Text extract:
3

Simple question on hello world example of the MCTS for tic-tac-toe,

Let's assume we are given a board and we want to make an optimal decision. As I undestand the choice of consecutive nodes while simulation (until leaf is met) is determined by a exploration/exploitation trade-off function (as described on wikipedia). I really wonder what is the intuition behind first component (exploitation) of the function here, especially for games between two players with oppposite goals. Then the meaning of "the most promising" changes depending on who makes a move. Shouldn't this function change depeding on who makes the next move (especially its first component)?

Bhargav Rao
  • 50,140
  • 28
  • 121
  • 140

1 Answers1

3

Yes, that exploitation part of the equation should be implemented to take into account the evaluations from the perspective of the agent/player who gets to select an action in that node.

For single-agent settings, the implementation is straightforward; simply always maximize.

For zero-sum, turn-based, two-player settings, you'd want to alternate between maximizing or minimizing that exploitation part of the equation (note: always maximize the exploration term!). This can also be implemented by simply multiplying that term by -1 in nodes where the opponent gets to move.

Other settings are possible too, but require slightly more implementation effort (e.g. keeping different average scores for different players in settings which are not zero-sum or have more than two players)

Dennis Soemers
  • 8,090
  • 2
  • 32
  • 55

Spatial reasoning dataset excerpts

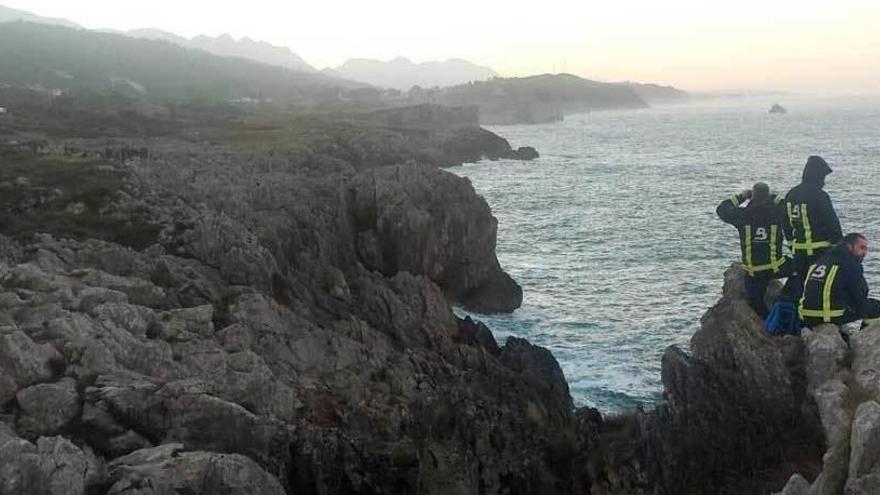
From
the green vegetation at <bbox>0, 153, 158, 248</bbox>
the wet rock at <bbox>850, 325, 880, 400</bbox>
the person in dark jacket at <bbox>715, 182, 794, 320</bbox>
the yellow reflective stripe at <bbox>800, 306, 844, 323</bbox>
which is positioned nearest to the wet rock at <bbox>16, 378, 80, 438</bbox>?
the green vegetation at <bbox>0, 153, 158, 248</bbox>

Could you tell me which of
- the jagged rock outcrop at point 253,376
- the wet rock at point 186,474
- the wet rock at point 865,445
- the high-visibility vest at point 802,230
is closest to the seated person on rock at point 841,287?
the high-visibility vest at point 802,230

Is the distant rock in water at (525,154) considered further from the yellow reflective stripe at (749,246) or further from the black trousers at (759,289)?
the yellow reflective stripe at (749,246)

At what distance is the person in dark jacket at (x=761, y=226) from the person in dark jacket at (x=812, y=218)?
120 centimetres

What the task asks: Repeat the part of the tic-tac-toe search thread that starts with "Bhargav Rao" and goes on through "in that node.", word for word. You won't need the listing for anything here.

Response to this task:
Bhargav Rao
  • 50,140
  • 28
  • 121
  • 140

1 Answers1

3

Yes, that exploitation part of the equation should be implemented to take into account the evaluations from the perspective of the agent/player who gets to select an action in that node.